Lorsque le Vatican a reconnu Israël, au début des années 90, celà s'est passé dans le cadre des Accords d'Oslo: Israël a mortellement reconnu l'OLP et l'Eglise catholique en échange a reconnu l'Etat juif après plusieurs décennies. Une grosse erreur, mais beaucoup d'erreurs se sont produites dans cette période.
Aujourd'hui la situation est très différente: les Arabes palestiniens ont internationalisé le conflit avec Israël et évité de s'asseoir à la même table, alors que le monde arabo-musulman nourrit une haine énorme pour les « sionistes » et des populations chrétiennes sont chassées des terres islamiques, y compris dans les zones de l'autorité palestinienne. La décision du Vatican devrait se lire comme une position historique contre les droits du peuple juif sur leur propre terre.
Depuis plus de quarante ans après que l'Etat juif ait gagné l'indépendance en 1948, le Vatican a adopté une politique diplomatique copiant celle des ennemis d'Israël: la non-reconnaissance totale de l'Etat juif. Malgré l'acceptation par tous les pays occidentaux, y compris, au début, la
" Le Vatican, un État juif indépendant... et un renouvellement de la vie dans les terres de la Bible, a été le problème théologique chrétien le plus complexe et une totale contradiction au dogme de l'église."
La même Église qui ne reconnaît pas Israël, a ouvert des relations diplomatiques avec l'OLP, une organisation terroriste dont le but est la « libération » de la Terre Sainte des Juifs qui vivent entre la Méditerranée et de la rivière Jourdain.

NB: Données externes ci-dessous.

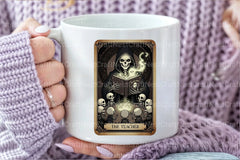 Teacher Halloween Tarot Card Clipart Bundle - CraftNest - Digital Crafting and Art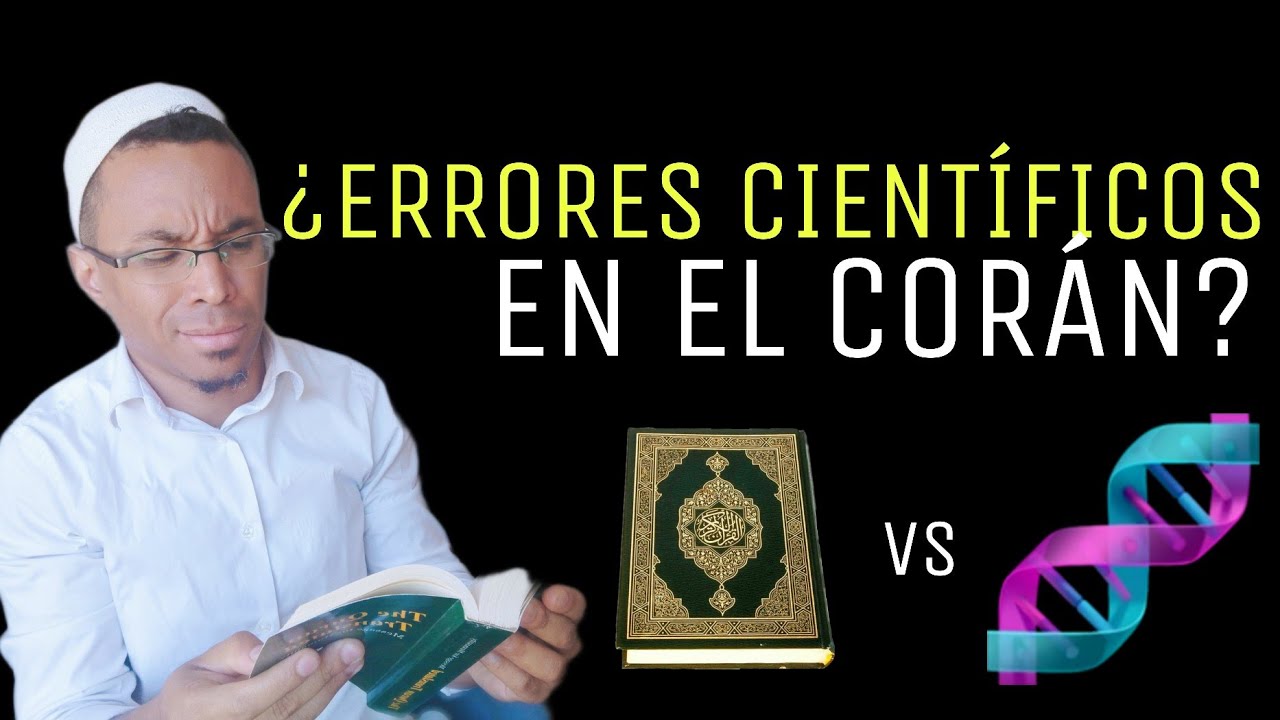 ¿Hay ERRORES Científicos en el CORÁN? ¿Embriología? ¿Geocentrismo? 🤣🤣 | Karamy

L'église a officiellement reconnu l'existence d'Israël seulement deux décennies après que l'ennemi d'Israël, l'Egypte, ait signé un traité de paix avec l'Etat juif.
Et le Vatican avait des relations diplomatiques avec plus de 130 États. Il reconnaît leur légitimité même lorsqu'il a contesté, dans certains cas, leurs frontières.
Pourquoi une telle norme si différente a été appliquée à Israël? En raison de l'antisémitisme et de l'aversion, qu'il ressentait en voyant Israël à nouveau dans la famille des nations. Pour le Vatican, un État juif indépendant portant le nom « Israël » avec Jérusalem comme sa capitale et un renouveau de la vie dans les terres de la Bible, a été le problème théologique chrétien le plus complexe et une totale contradiction au dogme de l'église.
Et maintenant, à cause du même antisémitisme, le Vatican s'est dépêché de reconnaître «l'état de Palestine », ce cheval de Troie contre le peuple juif, un outil pour démanteler l'Etat d'Israël et une entité de proto-Nazie dont tous les Juifs doivent être éliminés.
On note dans l'empressement du pape Francis de reconnaître « l'état de Palestine », avant qu'il ne soit même né et nous nous rappelons l'empressement d'un autre Pape à reconnaître le régime Nazi seulement quatre mois après sa création.
Ce sont deux déclarations de guerre morale contre le peuple juif.